L’Italia ha cautamente incluso gli SMR, gli AMR e gli MR in un possibile scenario 2035-2050 del nuovo Piano Nazionale Integrato Energia e Clima (PNIEC) sottoposto alla Commissione Europea lo scorso giugno. Peraltro, in maniera più incisiva, il Ministro delle Imprese e del Made in Italy in una recente intervista al Meeting di Rimini ha affermato che “la soluzione è realizzare insieme alle energie rinnovabili una produzione di energia nucleare utilizzando la nuova tecnologia del nucleare di terza generazione avanzata con cui si riusciranno a realizzare centrali che potranno essere installate laddove vengono richieste. E l’Italia ha aziende capaci di farlo”; “vogliamo realizzare reattori di terza generazione nel nostro Paese e io spero che sia possibile annunciarlo entro quest’anno”.

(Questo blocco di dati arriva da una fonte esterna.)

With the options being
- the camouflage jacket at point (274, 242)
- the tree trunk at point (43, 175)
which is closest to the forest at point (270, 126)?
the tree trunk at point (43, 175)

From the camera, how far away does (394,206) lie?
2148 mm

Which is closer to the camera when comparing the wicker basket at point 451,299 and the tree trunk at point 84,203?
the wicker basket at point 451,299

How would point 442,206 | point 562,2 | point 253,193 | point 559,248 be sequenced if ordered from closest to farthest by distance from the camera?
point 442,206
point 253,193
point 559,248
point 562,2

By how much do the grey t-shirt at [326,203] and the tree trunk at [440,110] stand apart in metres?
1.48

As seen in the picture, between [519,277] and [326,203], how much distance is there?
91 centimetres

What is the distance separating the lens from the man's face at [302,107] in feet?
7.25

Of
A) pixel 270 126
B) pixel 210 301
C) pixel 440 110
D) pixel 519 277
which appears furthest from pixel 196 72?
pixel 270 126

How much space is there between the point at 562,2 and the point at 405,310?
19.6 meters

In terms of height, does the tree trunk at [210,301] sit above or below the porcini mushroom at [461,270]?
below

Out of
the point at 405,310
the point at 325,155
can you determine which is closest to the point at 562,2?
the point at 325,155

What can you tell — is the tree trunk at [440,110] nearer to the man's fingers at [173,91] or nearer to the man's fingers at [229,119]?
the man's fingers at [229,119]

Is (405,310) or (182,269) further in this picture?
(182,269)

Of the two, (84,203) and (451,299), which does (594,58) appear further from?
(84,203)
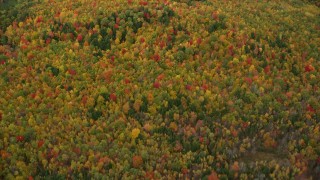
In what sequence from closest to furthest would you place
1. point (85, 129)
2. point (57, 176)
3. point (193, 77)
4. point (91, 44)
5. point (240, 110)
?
point (57, 176), point (85, 129), point (240, 110), point (193, 77), point (91, 44)

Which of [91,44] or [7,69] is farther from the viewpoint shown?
[91,44]

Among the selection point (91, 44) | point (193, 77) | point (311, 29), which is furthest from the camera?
point (311, 29)

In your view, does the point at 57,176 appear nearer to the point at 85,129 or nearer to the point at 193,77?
the point at 85,129

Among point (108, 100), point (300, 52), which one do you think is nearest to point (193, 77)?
point (108, 100)

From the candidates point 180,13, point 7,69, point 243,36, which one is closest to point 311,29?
point 243,36

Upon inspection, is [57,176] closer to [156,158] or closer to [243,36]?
[156,158]

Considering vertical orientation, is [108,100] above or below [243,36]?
below

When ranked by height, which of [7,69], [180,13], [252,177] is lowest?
[252,177]
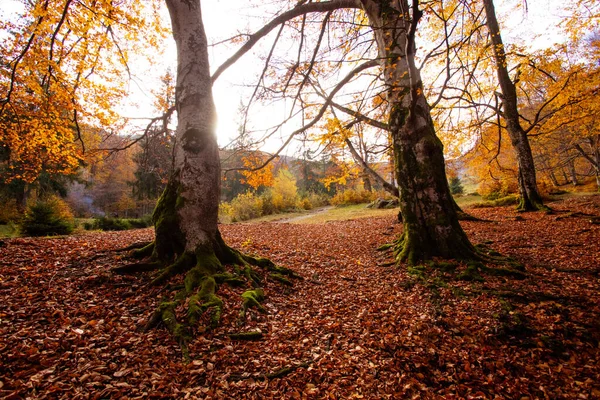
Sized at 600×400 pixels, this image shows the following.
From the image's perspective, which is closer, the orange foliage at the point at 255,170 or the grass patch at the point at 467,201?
the orange foliage at the point at 255,170

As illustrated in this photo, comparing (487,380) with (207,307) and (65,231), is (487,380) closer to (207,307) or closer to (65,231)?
(207,307)

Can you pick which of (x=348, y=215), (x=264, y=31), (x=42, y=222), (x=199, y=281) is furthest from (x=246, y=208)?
(x=199, y=281)

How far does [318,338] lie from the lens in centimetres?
287

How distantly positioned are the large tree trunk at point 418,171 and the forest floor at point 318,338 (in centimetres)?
69

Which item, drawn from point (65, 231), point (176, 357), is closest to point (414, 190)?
point (176, 357)

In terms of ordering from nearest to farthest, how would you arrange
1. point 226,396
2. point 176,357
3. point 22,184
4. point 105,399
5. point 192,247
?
point 105,399, point 226,396, point 176,357, point 192,247, point 22,184

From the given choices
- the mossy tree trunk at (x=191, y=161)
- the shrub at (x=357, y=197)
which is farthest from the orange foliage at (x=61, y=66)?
the shrub at (x=357, y=197)

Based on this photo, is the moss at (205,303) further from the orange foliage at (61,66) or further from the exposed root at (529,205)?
the exposed root at (529,205)

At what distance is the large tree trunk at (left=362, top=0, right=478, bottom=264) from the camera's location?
490 cm

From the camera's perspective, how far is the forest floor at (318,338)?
205cm

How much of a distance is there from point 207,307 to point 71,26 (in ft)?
22.0

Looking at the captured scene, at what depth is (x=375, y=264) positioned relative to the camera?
18.2ft

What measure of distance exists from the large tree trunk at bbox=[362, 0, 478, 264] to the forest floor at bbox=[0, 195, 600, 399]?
0.69m

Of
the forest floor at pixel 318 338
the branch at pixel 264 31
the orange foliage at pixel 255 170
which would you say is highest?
the branch at pixel 264 31
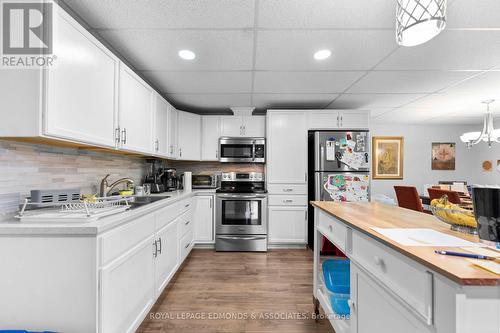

Questo è il giusto approccio in grado di mettere l’Italia in scia alla maggior parte dei Paesi europei che negli ultimi anni e a seguito della crisi energetica internazionale hanno annunciato o preso decisioni definitive riguardo nuove realizzazioni di impianti di varia taglia. Fra questi si annoverano: la Francia con 14 nuovi impianti di grande taglia di tipo evolutivo a cui si aggiunge un SMR raffreddato ad acqua, la Repubblica Ceca con 2 impianti di grande taglia di tipo evolutivo, la Bulgaria con 2 reattori AP1000 americani; Svezia e Belgio hanno ribaltato le decisioni di phase-out dal nucleare e si preparano a nuove costruzioni, mentre Romania, Slovacchia, Slovenia, Olanda e Polonia (una nazione newcomer, ossia mai stata nucleare) pianificano la costruzione di reattori di varie taglie e tecnologie. Un programma complessivo da svariate centinaia di miliardi di euro, da qui al 2050, al quale l’Italia potrà comunque contribuire con le sue rilevanti capacità industriali.

 

Come integrare il nucleare nel mix per superare i dilemmi energetici

E’ tempo per l’Occidente, per l’Europa e per l’Italia di far seguire alle dichiarazioni roboanti con azioni concrete e tempestive per la soluzione del trilemma: decarbonizzazione dell’intero settore energetico, riduzione della dipendenza strategica, sostenibilità socio-economico-industriale.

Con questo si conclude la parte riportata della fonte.